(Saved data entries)
[Start of Attachment]

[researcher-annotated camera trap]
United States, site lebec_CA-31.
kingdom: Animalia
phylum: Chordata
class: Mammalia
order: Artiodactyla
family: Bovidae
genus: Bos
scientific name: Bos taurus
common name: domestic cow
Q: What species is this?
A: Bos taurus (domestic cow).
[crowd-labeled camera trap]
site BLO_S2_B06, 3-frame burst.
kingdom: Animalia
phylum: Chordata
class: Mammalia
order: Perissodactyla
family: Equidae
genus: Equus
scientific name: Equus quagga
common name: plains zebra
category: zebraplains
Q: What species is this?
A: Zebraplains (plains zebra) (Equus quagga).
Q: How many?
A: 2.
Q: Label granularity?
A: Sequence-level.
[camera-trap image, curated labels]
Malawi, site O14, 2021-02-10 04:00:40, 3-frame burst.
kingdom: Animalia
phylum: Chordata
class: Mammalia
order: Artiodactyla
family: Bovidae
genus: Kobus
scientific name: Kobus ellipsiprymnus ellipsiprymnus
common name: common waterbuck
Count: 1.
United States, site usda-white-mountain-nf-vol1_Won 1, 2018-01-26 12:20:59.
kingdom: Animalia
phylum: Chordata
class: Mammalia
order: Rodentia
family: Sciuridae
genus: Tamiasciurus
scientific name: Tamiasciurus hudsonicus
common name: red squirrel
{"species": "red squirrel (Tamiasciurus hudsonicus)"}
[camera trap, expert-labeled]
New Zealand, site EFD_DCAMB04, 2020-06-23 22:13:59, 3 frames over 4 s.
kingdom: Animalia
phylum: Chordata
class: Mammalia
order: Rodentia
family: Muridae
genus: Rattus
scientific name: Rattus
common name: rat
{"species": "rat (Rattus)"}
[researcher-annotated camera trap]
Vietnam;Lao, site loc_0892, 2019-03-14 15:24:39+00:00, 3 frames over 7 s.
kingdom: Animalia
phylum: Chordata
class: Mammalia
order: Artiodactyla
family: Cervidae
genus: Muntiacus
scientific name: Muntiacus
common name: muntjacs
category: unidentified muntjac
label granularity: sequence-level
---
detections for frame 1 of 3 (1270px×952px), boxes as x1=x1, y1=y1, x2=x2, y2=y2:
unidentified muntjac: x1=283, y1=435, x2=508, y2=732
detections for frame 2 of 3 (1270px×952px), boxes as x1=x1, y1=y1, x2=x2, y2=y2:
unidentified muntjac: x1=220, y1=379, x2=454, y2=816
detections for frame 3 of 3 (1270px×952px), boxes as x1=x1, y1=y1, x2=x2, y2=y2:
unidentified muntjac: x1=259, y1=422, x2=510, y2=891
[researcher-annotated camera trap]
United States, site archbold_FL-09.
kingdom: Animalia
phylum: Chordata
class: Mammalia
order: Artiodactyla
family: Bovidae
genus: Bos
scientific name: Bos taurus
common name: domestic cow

[End of Attachment]

### Your task
Transcribe every record exactly.

### Task response
[researcher-annotated camera trap]
United States, site lebec_CA-31.
kingdom: Animalia
phylum: Chordata
class: Mammalia
order: Artiodactyla
family: Bovidae
genus: Bos
scientific name: Bos taurus
common name: domestic cow
Q: What species is this?
A: Bos taurus (domestic cow).
[crowd-labeled camera trap]
site BLO_S2_B06, 3-frame burst.
kingdom: Animalia
phylum: Chordata
class: Mammalia
order: Perissodactyla
family: Equidae
genus: Equus
scientific name: Equus quagga
common name: plains zebra
category: zebraplains
Q: What species is this?
A: Zebraplains (plains zebra) (Equus quagga).
Q: How many?
A: 2.
Q: Label granularity?
A: Sequence-level.
[camera-trap image, curated labels]
Malawi, site O14, 2021-02-10 04:00:40, 3-frame burst.
kingdom: Animalia
phylum: Chordata
class: Mammalia
order: Artiodactyla
family: Bovidae
genus: Kobus
scientific name: Kobus ellipsiprymnus ellipsiprymnus
common name: common waterbuck
Count: 1.
United States, site usda-white-mountain-nf-vol1_Won 1, 2018-01-26 12:20:59.
kingdom: Animalia
phylum: Chordata
class: Mammalia
order: Rodentia
family: Sciuridae
genus: Tamiasciurus
scientific name: Tamiasciurus hudsonicus
common name: red squirrel
{"species": "red squirrel (Tamiasciurus hudsonicus)"}
[camera trap, expert-labeled]
New Zealand, site EFD_DCAMB04, 2020-06-23 22:13:59, 3 frames over 4 s.
kingdom: Animalia
phylum: Chordata
class: Mammalia
order: Rodentia
family: Muridae
genus: Rattus
scientific name: Rattus
common name: rat
{"species": "rat (Rattus)"}
[researcher-annotated camera trap]
Vietnam;Lao, site loc_0892, 2019-03-14 15:24:39+00:00, 3 frames over 7 s.
kingdom: Animalia
phylum: Chordata
class: Mammalia
order: Artiodactyla
family: Cervidae
genus: Muntiacus
scientific name: Muntiacus
common name: muntjacs
category: unidentified muntjac
label granularity: sequence-level
---
detections for frame 1 of 3 (1270px×952px), boxes as x1=x1, y1=y1, x2=x2, y2=y2:
unidentified muntjac: x1=283, y1=435, x2=508, y2=732
detections for frame 2 of 3 (1270px×952px), boxes as x1=x1, y1=y1, x2=x2, y2=y2:
unidentified muntjac: x1=220, y1=379, x2=454, y2=816
detections for frame 3 of 3 (1270px×952px), boxes as x1=x1, y1=y1, x2=x2, y2=y2:
unidentified muntjac: x1=259, y1=422, x2=510, y2=891
[researcher-annotated camera trap]
United States, site archbold_FL-09.
kingdom: Animalia
phylum: Chordata
class: Mammalia
order: Artiodactyla
family: Bovidae
genus: Bos
scientific name: Bos taurus
common name: domestic cow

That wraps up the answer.